No other section has grown more rapidly, or more substantially than that part of Dayton known as South Park. For years this territory was embraced in "Slidertown." The late John H. Patterson, from the moment he laid the first brick of what was destined to be the nation's greatest industrial plant, had an abhorrence of that name. And when morning after morning workmen visited the infant plant to find windows smashed and other depredations committed by the boys of "Slidertown" it became apparent to Mr. Patterson that here was an excellent opportunity for some strenuous home mission work. He knew boys, and knew that at heart they are not bad. They had to have something to occupy their time, and mischief appeared to be the easiest thing to get into.
He reasoned that if these youthful citizens of "Slidertown" had an opportunity to engage in worthwhile play they would quickly forsake their destructive tendencies, and in this deduction he was eminently correct. He laid out small gardens and offered cash prizes to the boy and girl raising the best flowers and the best vegetables. He went still farther and offered liberal prizes in gold each year to "Slidertown" families displaying the most beautiful front lawns and back yards. He even had his own landscape gardeners assist him in planting trees and vines and shrubbery, and in wiping out unsightly spots. Very soon rivalry in home beautification became keen, and appearance of surroundings took front rank in the ambitions of those who resided in that section of the city.
Then one day the old name of "Slidertown" disappeared, and there came instead beautiful "South Park," in keeping with the progress of the great factory that gave employment to thousands of residents of that territory. To this day the work of home beautification in South Park is religiously maintained, and the fame of its lawns and gardens has been carried into every state by the medium of stereopticon pictures and National Cash Register lecturers.
Far more than one quarter of the city of Dayton lies within that territory embraced between Third st. from Main east and Main st. from Third south. And growth from a home-building standpoint has probably been on a greater scale, over a period of ten or twelve years, than in any other part of the city. In fact, to the resident of West Dayton, of Dayton View or of North Dayton, visiting East Dayton, Belmont and South Park is now almost the same as a trip to another city. It has grown beyond the knowledge of the average Daytonian, and its future growth is evidenced on all sides.

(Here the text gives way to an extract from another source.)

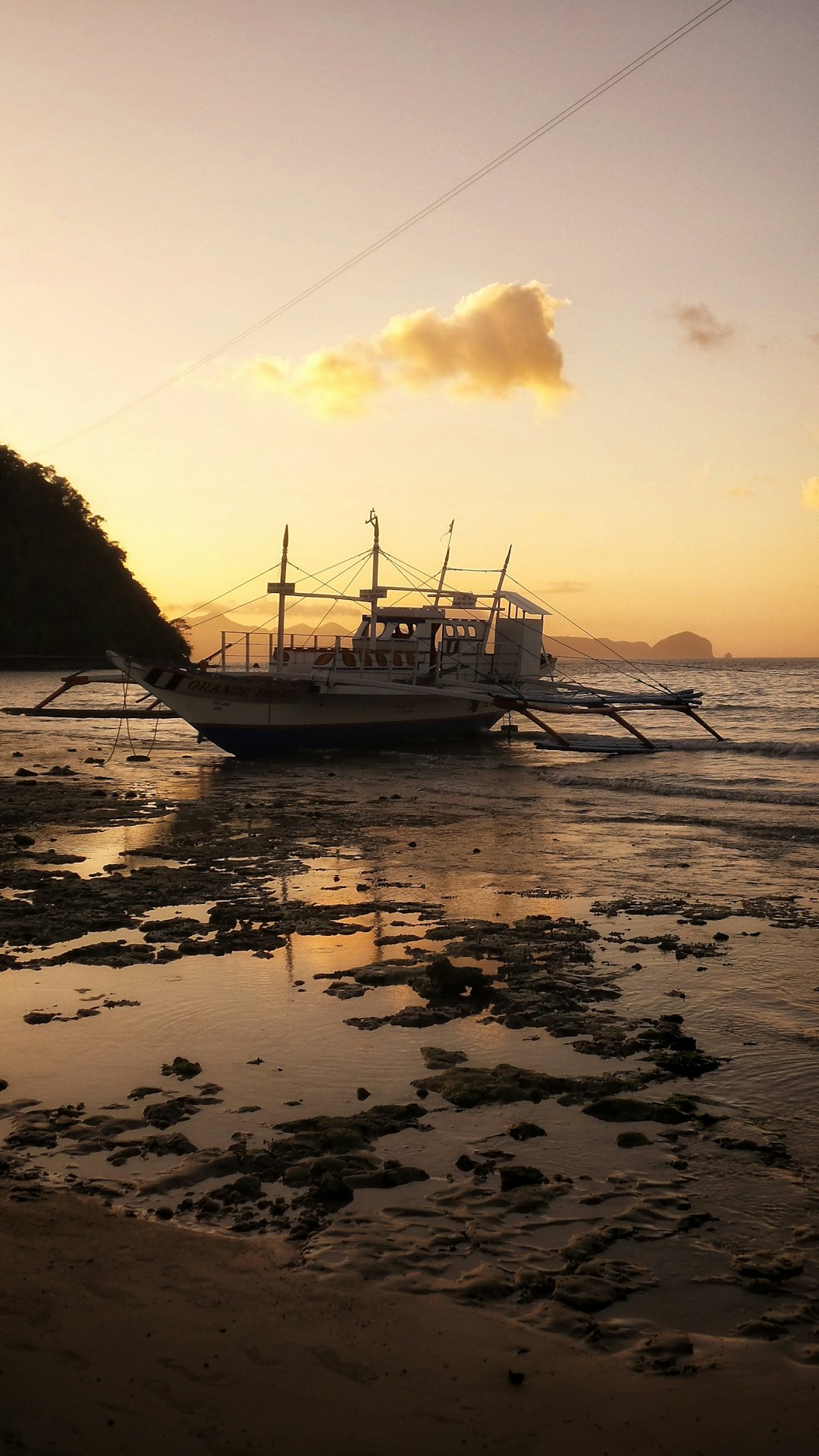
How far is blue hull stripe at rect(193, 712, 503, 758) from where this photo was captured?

There has never been a "boom" in this particular section of the city; there has never been an inflated price on realty; there has been no year but property was worth more than it was worth the year that preceded it.
There is still vast room for expansion out E. third st., out Huffman av., down along the Xenia and Wilmington pikes.
An that expansion is now under way, and bids fair to continue so long as Dayton's future outlook is as bright as it is at this time.